=== Passage for review ===
>>>

If ONS gradually moves from 'scale' to 'core' over the next five years, the impact will be massive. They won’t need 130 developers anymore, and the sales team can shrink significantly, since they’ve already captured 60% market share in elderly care and 50% in disability care and domestic help. If this market share increases in these winner-takes-all markets, then the sales team isn’t that much of a necessity anymore.
Right now, ONS is weighing down the profit margins, but in the next few years, this will start to shift as revenue grows faster than hiring. In 5 to 10 years, ONS could actually boost Nedap’s overall margins.
Similar software companies achieve profit margins of 30-40%. Even if Nedap only gets part of the way there, the impact on their overall profitability will be huge. So, while the numbers might look rough now, the long-term picture is looking pretty exciting.
3. Is it managed by a capable and shareholder-aligned team?
Nedap’s management is a three-person team, but the CFO left at the start of 2025. Now, this is purely my speculation, but it’s interesting timing because a new major shareholder, Steflot (the family fund of Rolly van Rappard, founder and CEO of private equity firm CVC Capital), has just come on board. Maybe the Nedap board, while hunting for a new CFO, had a few coffees with this influential shareholder and tapped into their network. Who knows, they might already have someone lined up to help take Nedap to the next level. Just a guess, but I’m curious to see who steps into the role.
The star of the show, though, is CEO Ruben Wegman. He’s been running the ship since 2009, making him one of the longest-serving CEO’s of any company on the Dutch stock exchange. And before that, he was already part of the executive team for seven years. He’s been there from the start of Nedap’s massive transition from hardware to software, and hopefully, he’s sticking around a bit longer to see it all play out.

<<<

=== Data for analysis ===
>>>

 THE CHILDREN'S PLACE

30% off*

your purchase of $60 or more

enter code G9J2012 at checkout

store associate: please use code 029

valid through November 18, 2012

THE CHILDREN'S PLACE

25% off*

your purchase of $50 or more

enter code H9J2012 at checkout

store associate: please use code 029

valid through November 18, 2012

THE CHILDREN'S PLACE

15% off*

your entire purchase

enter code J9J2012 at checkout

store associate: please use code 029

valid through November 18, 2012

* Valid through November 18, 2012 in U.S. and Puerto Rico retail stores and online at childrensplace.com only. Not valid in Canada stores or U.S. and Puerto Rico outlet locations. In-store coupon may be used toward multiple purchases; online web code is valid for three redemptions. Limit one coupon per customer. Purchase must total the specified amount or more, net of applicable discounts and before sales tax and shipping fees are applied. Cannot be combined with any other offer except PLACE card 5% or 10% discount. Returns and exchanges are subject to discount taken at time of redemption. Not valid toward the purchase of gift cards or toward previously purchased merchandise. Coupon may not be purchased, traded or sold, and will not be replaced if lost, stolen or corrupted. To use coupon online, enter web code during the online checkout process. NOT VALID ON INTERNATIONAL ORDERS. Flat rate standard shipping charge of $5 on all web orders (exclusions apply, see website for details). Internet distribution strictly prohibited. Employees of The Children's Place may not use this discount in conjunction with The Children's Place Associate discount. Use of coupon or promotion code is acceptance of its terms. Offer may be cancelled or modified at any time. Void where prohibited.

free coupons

<<<

=== Problem details ===
Pick up the write-up on Nedap's business and management after its final sentence and keep writing it.

=== Task answer ===
A few great quotes from an interview with Wegman:
"Nedap feels like a perfect fit, but the real question is: 'How long do you stay?' It's not about me, it's about the company. It's about making sure the next generation can take over smoothly. Sometimes, that means holding myself back—like when there's a meeting with a customer about a new proposition. In those cases, I let someone else handle it, and I’ll hear how it went later. Usually, I end up being the one calling, because waiting for them to call me back is tough for me."
"In the end, you get the shareholders you deserve, and they know that whenever they call me, I'll always pick up the phone."
"The majority of my wealth is in Nedap shares. I am required to invest 50% of my bonus into Nedap shares, but I always put in 100% and never sell."
This really shows how passionate he is about the company—Nedap feels like his kid. He gives off major founder vibes, and honestly, Nedap’s transformation is his doing, making it feel just like a founder’s journey.
Wegman holds nearly €3 million worth of Nedap shares, which is about six times his base salary. That’s fine. Having skin in the game is always reassuring, but honestly, when you hear Wegman speak, it doesn’t come across like he’s in it for the money—which I appreciate even more. As far as I know, management hasn’t bought any additional shares in the past few months.
Management's salary isn’t excessive. When it comes to their incentives, they are evaluated based on the following KPIs:
Revenue
Operating margin
Recurring revenue
Operational cash flow per quarter
4. Is it fairly valued?
I try not to overcomplicate things when it comes to valuation. I like to stick to Marks’ advice: “Good investing doesn't come from buying good things, but from buying things well.” That said, I also believe that when investing for the long term in what you consider quality companies, it’s better to be right about the company itself rather than getting the valuation exactly right. In my portfolio, I also hold some lower-quality names, and for those, I prefer a lower entry price to compensate for the risk. However, I think Nedap is a solid company, so a fair price is good enough for me.
For my valuation, I use a scenario analysis, where I make a conservative estimate of three key factors:
Revenue growth
Net profit margin
Exit multiple
Let’s start with revenue growth. Nedap’s 2024 results will be out next month, and my estimate is that their revenue declined by a few percent. This is due to the tough comparison with 2023, when revenue saw a big jump driven by pent-up demand after earlier supply chain disruptions. That’s why I’ve projected a -3% decline in year 1.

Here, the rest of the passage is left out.